Exercise description: Look for the line with "Nissan Qashqai 2014" in the data below, then reproduce word for word that line and every line after it. Leave out all pictures and add nothing.

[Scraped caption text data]
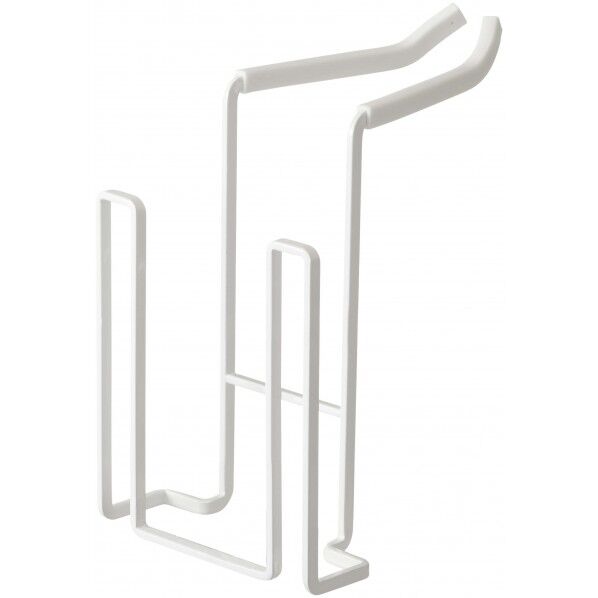 蛇口にかけるドライホルダー タワー ホワイト 4827 1個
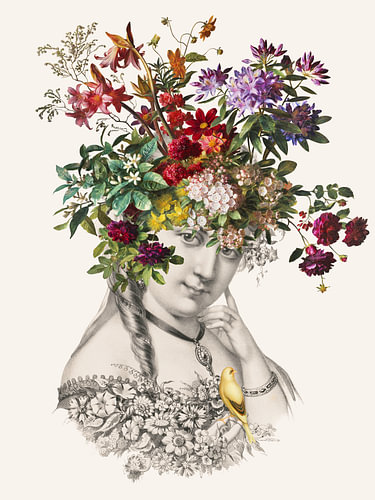 The Gentle Whisper of Spring von Marja van den Hurk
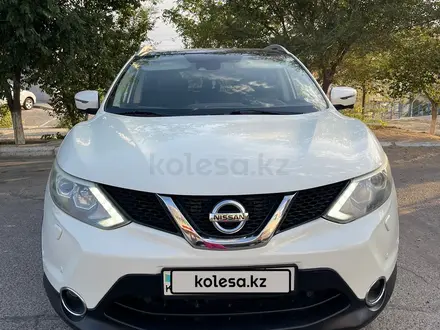 Nissan Qashqai 2014 года за 7 000 000 тг. в Актау – фото 9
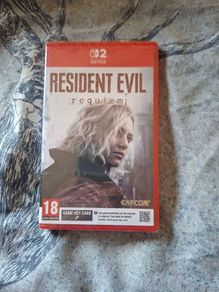 Resident evil Requiem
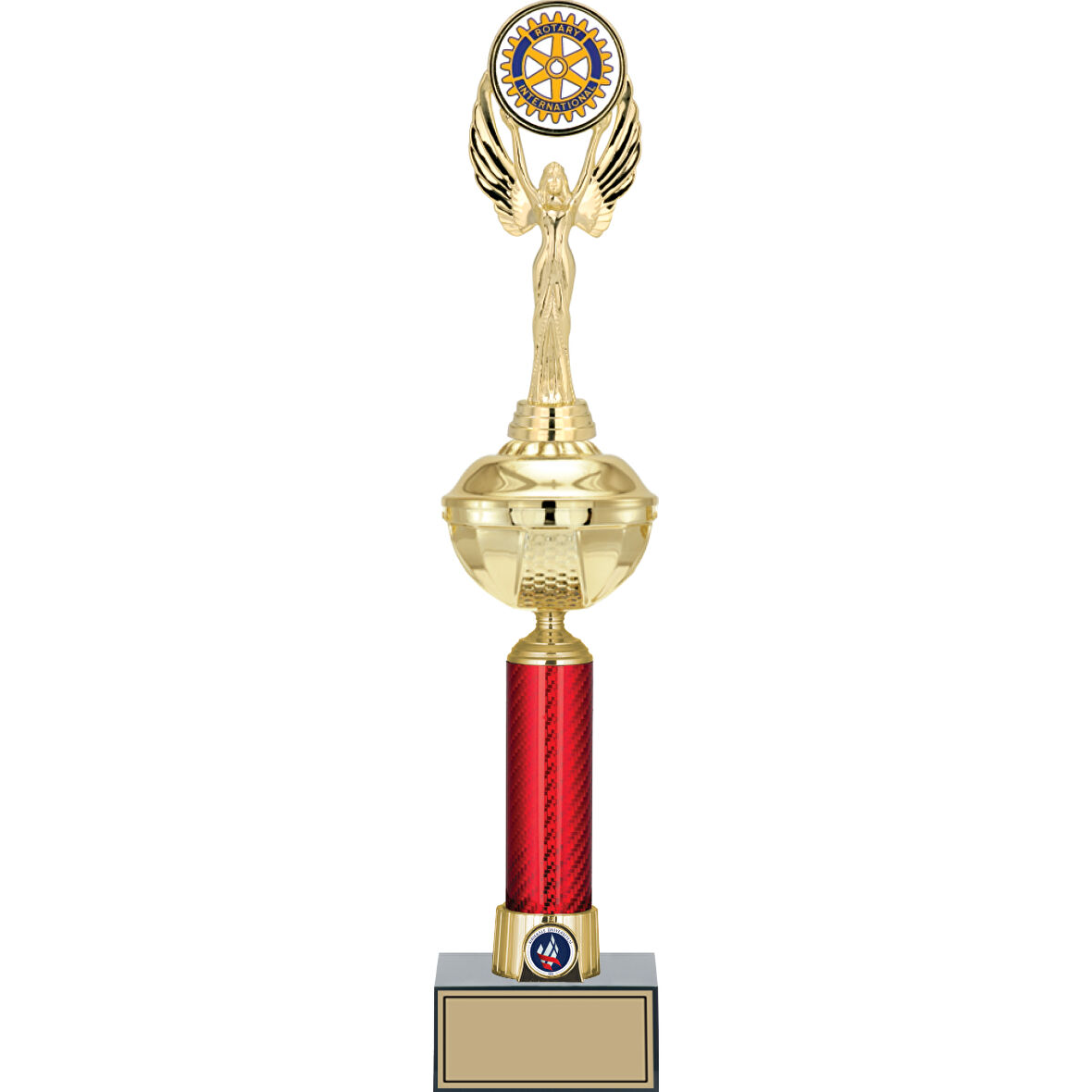 ODAK KUPA - Figürlü Kupalar - Melek Figürlü Kupalar FG-053 A - 50 cm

Your solution:
 Nissan Qashqai 2014 года за 7 000 000 тг. в Актау – фото 9
 Resident evil Requiem
 ODAK KUPA - Figürlü Kupalar - Melek Figürlü Kupalar FG-053 A - 50 cm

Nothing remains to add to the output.